• **Directions**
In the listing below, substitute "engine hood" for every "car hood" and give the listing back with nothing else changed. Leave the pictures out of your answer.

• **Records from a data collection**
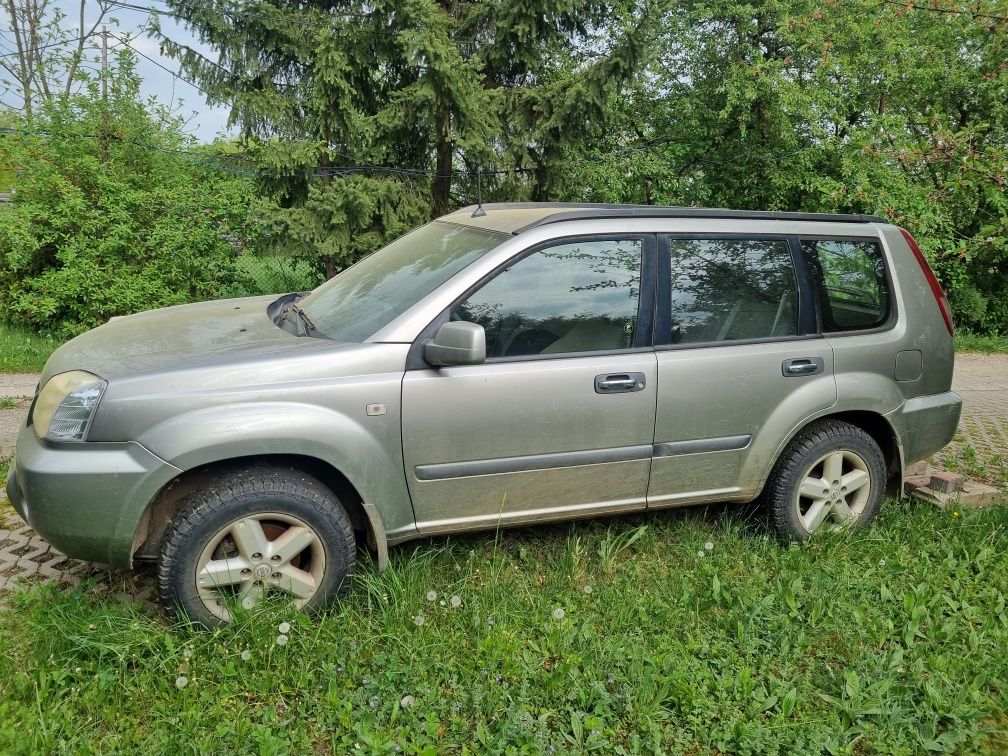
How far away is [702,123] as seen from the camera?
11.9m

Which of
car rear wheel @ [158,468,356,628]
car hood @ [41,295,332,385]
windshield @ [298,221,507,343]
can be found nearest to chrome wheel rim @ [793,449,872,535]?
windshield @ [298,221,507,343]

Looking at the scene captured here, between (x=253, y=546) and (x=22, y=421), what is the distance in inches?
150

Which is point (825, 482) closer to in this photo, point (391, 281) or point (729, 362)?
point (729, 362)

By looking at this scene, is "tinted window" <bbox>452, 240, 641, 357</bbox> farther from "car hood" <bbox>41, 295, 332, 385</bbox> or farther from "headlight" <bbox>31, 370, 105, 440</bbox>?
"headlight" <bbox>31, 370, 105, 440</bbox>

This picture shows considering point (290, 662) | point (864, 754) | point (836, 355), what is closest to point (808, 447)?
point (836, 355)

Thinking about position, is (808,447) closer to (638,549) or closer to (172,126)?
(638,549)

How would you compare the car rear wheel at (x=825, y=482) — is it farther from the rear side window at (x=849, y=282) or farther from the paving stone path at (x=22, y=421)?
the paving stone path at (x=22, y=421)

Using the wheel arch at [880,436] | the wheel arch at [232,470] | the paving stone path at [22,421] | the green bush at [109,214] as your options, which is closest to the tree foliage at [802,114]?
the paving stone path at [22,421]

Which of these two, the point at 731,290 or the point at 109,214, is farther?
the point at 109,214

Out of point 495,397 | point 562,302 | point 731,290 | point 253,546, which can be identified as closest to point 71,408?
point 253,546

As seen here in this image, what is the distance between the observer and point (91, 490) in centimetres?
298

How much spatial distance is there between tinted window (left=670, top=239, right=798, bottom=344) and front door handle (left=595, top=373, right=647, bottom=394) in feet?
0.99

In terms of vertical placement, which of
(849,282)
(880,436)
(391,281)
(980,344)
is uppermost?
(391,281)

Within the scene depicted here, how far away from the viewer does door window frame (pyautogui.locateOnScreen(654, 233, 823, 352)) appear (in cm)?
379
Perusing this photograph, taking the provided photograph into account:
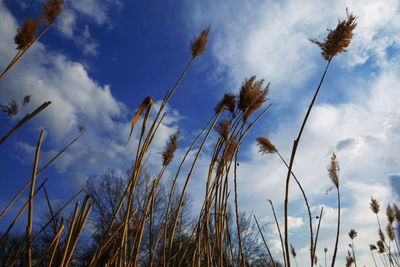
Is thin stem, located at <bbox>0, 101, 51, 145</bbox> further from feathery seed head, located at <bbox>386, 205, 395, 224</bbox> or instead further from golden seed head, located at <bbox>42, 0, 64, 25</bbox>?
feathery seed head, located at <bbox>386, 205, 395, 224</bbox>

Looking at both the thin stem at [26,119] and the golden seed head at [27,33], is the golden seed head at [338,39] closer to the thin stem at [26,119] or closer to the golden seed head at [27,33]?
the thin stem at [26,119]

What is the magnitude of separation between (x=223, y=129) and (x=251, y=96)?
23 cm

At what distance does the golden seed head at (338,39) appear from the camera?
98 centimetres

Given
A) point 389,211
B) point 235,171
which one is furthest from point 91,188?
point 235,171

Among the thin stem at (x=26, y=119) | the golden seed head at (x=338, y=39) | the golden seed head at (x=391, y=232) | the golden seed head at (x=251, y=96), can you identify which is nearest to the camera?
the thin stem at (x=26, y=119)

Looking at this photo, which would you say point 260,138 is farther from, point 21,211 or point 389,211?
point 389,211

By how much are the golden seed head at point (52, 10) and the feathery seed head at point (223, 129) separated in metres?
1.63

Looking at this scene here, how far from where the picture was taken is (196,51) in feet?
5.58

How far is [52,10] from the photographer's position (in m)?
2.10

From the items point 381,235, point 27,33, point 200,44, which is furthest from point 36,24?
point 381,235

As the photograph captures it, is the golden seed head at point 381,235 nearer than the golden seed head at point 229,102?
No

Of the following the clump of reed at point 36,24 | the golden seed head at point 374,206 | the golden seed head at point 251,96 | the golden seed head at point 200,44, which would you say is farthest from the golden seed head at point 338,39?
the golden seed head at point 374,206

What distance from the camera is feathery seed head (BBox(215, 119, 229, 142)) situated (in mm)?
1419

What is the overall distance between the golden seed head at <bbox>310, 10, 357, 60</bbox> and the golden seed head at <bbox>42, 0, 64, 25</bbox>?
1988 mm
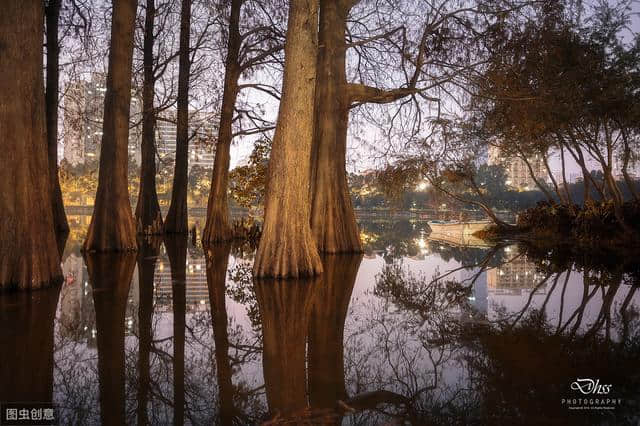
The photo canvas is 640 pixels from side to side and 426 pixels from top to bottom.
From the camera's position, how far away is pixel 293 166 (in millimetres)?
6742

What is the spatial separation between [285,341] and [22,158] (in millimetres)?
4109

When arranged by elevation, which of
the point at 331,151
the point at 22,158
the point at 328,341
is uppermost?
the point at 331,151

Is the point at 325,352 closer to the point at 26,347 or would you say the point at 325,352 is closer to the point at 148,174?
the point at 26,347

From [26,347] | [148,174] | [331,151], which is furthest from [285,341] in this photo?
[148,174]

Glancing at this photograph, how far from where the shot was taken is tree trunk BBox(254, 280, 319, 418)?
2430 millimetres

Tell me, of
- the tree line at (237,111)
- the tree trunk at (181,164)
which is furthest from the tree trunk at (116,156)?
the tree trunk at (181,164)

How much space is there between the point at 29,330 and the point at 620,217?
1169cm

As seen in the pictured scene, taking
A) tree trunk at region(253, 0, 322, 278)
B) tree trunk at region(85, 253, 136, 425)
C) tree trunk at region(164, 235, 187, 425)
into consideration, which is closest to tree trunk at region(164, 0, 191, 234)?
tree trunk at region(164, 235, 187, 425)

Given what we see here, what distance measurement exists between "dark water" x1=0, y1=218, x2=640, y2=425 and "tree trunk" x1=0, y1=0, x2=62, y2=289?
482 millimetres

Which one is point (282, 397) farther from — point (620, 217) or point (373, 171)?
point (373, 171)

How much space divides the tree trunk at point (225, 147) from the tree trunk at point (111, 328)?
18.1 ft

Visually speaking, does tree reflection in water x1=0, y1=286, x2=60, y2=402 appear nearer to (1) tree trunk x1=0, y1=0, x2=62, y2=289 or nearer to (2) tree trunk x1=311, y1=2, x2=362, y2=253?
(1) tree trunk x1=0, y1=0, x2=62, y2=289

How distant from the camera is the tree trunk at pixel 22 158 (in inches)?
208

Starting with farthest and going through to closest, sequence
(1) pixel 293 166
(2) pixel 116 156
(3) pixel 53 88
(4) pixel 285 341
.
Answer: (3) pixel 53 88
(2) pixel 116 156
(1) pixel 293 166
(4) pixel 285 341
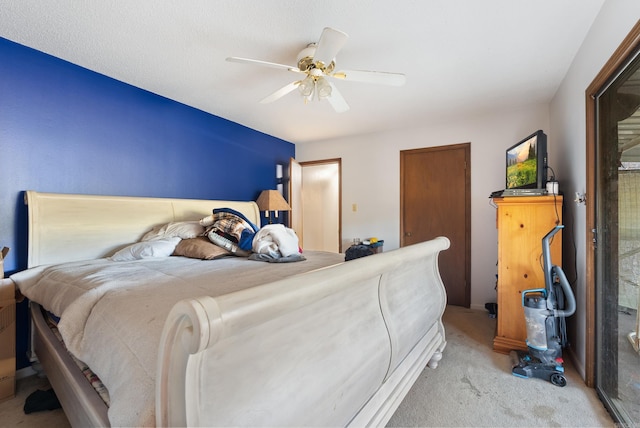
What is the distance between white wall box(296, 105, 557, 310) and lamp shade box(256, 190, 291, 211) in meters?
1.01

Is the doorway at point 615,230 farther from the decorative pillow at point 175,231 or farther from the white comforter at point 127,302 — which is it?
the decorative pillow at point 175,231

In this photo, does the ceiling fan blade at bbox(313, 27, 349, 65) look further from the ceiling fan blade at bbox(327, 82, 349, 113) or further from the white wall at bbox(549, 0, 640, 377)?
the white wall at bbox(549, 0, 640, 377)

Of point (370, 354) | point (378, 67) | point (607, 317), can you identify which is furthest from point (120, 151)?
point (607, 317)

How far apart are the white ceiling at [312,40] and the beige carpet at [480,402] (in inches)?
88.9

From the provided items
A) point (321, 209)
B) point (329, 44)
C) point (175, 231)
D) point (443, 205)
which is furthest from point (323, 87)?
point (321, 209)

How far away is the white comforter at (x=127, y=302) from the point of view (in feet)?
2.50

• **Answer to the task**
How far away is [702,123] as seen from the camera?
11.9m

Which of
car rear wheel @ [158,468,356,628]
engine hood @ [41,295,332,385]
windshield @ [298,221,507,343]
can be found nearest to chrome wheel rim @ [793,449,872,535]?
windshield @ [298,221,507,343]

Looking at the scene captured here, between (x=253, y=546) and (x=22, y=421), what is the distance in inches?
150

Which is point (825, 482) closer to in this photo, point (391, 281) or point (729, 362)?
point (729, 362)

By looking at this scene, is "tinted window" <bbox>452, 240, 641, 357</bbox> farther from "engine hood" <bbox>41, 295, 332, 385</bbox> or farther from "headlight" <bbox>31, 370, 105, 440</bbox>?
"headlight" <bbox>31, 370, 105, 440</bbox>

This picture shows considering point (290, 662) | point (864, 754) | point (836, 355), what is closest to point (808, 447)?
point (836, 355)

Thinking about position, is (808,447) closer to (638,549) or closer to (172,126)?
(638,549)

How would you compare the car rear wheel at (x=825, y=482) — is it farther from the rear side window at (x=849, y=282) or farther from the paving stone path at (x=22, y=421)?
the paving stone path at (x=22, y=421)

Using the wheel arch at [880,436] | the wheel arch at [232,470] | the paving stone path at [22,421] | the green bush at [109,214] as your options, which is closest to the tree foliage at [802,114]?
the paving stone path at [22,421]

Which of these two, the point at 731,290 or the point at 109,214, is farther?
the point at 109,214

Out of point 495,397 | point 562,302 | point 731,290 | point 253,546, which can be identified as closest to point 71,408?
point 253,546

As seen here in this image, what is the distance between the observer and point (91, 490) in centimetres?
298

How much spatial distance is there between tinted window (left=670, top=239, right=798, bottom=344) and front door handle (left=595, top=373, right=647, bottom=394) in feet?
0.99

In terms of vertical placement, which of
(849,282)
(880,436)
(391,281)
(980,344)
is uppermost?
(391,281)

Within the scene depicted here, how far away from the viewer does door window frame (pyautogui.locateOnScreen(654, 233, 823, 352)) appear (in cm)?
379
Perusing this photograph, taking the provided photograph into account:
Is thin stem, located at <bbox>0, 101, 51, 145</bbox> further from feathery seed head, located at <bbox>386, 205, 395, 224</bbox> or instead further from golden seed head, located at <bbox>42, 0, 64, 25</bbox>?
feathery seed head, located at <bbox>386, 205, 395, 224</bbox>

Looking at both the thin stem at [26,119] and the golden seed head at [27,33], is the golden seed head at [338,39] closer to the thin stem at [26,119] or closer to the golden seed head at [27,33]?
the thin stem at [26,119]

What is the magnitude of separation between (x=223, y=129) and (x=251, y=96)?
23 cm

At what distance does the golden seed head at (338,39) appear from the camera?
98 centimetres

Given
A) point 389,211
B) point 235,171
which one is furthest from point 91,188?
point 235,171

Among the thin stem at (x=26, y=119) | the golden seed head at (x=338, y=39) | the golden seed head at (x=391, y=232) | the golden seed head at (x=251, y=96), can you identify which is nearest to the camera?
the thin stem at (x=26, y=119)

Looking at this photo, which would you say point 260,138 is farther from, point 21,211 or point 389,211?
point 389,211

By how much are the golden seed head at point (52, 10) and the feathery seed head at point (223, 129) separated in metres?
1.63

Looking at this scene here, how far from where the picture was taken is (196,51) in feet?
5.58

How far is [52,10] from the photographer's position (in m)?
2.10

From the items point 381,235, point 27,33, point 200,44, which is furthest from point 36,24?
point 381,235

As the photograph captures it, is the golden seed head at point 381,235 nearer than the golden seed head at point 229,102?
No

Of the following the clump of reed at point 36,24 | the golden seed head at point 374,206 | the golden seed head at point 251,96 | the golden seed head at point 200,44, which would you say is farthest from the golden seed head at point 338,39?
the golden seed head at point 374,206

What distance from the camera is feathery seed head (BBox(215, 119, 229, 142)) situated (in mm)?
1419

What is the overall distance between the golden seed head at <bbox>310, 10, 357, 60</bbox> and the golden seed head at <bbox>42, 0, 64, 25</bbox>?
1988 mm
The photo canvas is 640 pixels from side to side and 426 pixels from top to bottom.
From the camera's position, how far away is pixel 293 166 (in millimetres)?
6742

What is the spatial separation between [285,341] and [22,158] (in millimetres)?
4109

When arranged by elevation, which of
the point at 331,151
the point at 22,158
the point at 328,341
is uppermost?
the point at 331,151

Is the point at 325,352 closer to the point at 26,347 or would you say the point at 325,352 is closer to the point at 148,174?
the point at 26,347

From [26,347] | [148,174] | [331,151], which is furthest from [285,341] in this photo?
[148,174]

Glancing at this photograph, how far from where the shot was taken is tree trunk BBox(254, 280, 319, 418)?
2430 millimetres

Tell me, of
- the tree line at (237,111)
- the tree trunk at (181,164)
which is furthest from the tree trunk at (116,156)?
the tree trunk at (181,164)

How much space is there between the point at 29,330 and the point at 620,217?
1169cm

As seen in the pictured scene, taking
A) tree trunk at region(253, 0, 322, 278)
B) tree trunk at region(85, 253, 136, 425)
C) tree trunk at region(164, 235, 187, 425)
into consideration, which is closest to tree trunk at region(164, 0, 191, 234)?
tree trunk at region(164, 235, 187, 425)

Given what we see here, what distance measurement exists between "dark water" x1=0, y1=218, x2=640, y2=425 and "tree trunk" x1=0, y1=0, x2=62, y2=289?
482 millimetres

Which one is point (282, 397) farther from — point (620, 217) or point (373, 171)?
point (373, 171)

How much space divides the tree trunk at point (225, 147) from the tree trunk at point (111, 328)?
18.1 ft

Visually speaking, does tree reflection in water x1=0, y1=286, x2=60, y2=402 appear nearer to (1) tree trunk x1=0, y1=0, x2=62, y2=289 or nearer to (2) tree trunk x1=311, y1=2, x2=362, y2=253?
(1) tree trunk x1=0, y1=0, x2=62, y2=289

How distant from the camera is the tree trunk at pixel 22 158 (in inches)?
208

Starting with farthest and going through to closest, sequence
(1) pixel 293 166
(2) pixel 116 156
(3) pixel 53 88
(4) pixel 285 341
.
Answer: (3) pixel 53 88
(2) pixel 116 156
(1) pixel 293 166
(4) pixel 285 341
What is the distance between white wall box(296, 105, 557, 310) and lamp shade box(256, 190, 291, 211) in meters?
1.01

Is the doorway at point 615,230 farther from the decorative pillow at point 175,231 or farther from the white comforter at point 127,302 — which is it?
the decorative pillow at point 175,231

In this photo, does the ceiling fan blade at bbox(313, 27, 349, 65) look further from the ceiling fan blade at bbox(327, 82, 349, 113) or further from the white wall at bbox(549, 0, 640, 377)?
the white wall at bbox(549, 0, 640, 377)

Of point (370, 354) | point (378, 67) | point (607, 317), can you identify which is furthest from point (120, 151)?
point (607, 317)

How far apart are the white ceiling at [312,40] and the beige carpet at [480,402] (in inches)?
88.9

From the provided items
A) point (321, 209)
B) point (329, 44)
C) point (175, 231)
D) point (443, 205)
which is furthest from point (323, 87)?
point (321, 209)

How far away is the white comforter at (x=127, y=302) from the point of view (in feet)?
2.50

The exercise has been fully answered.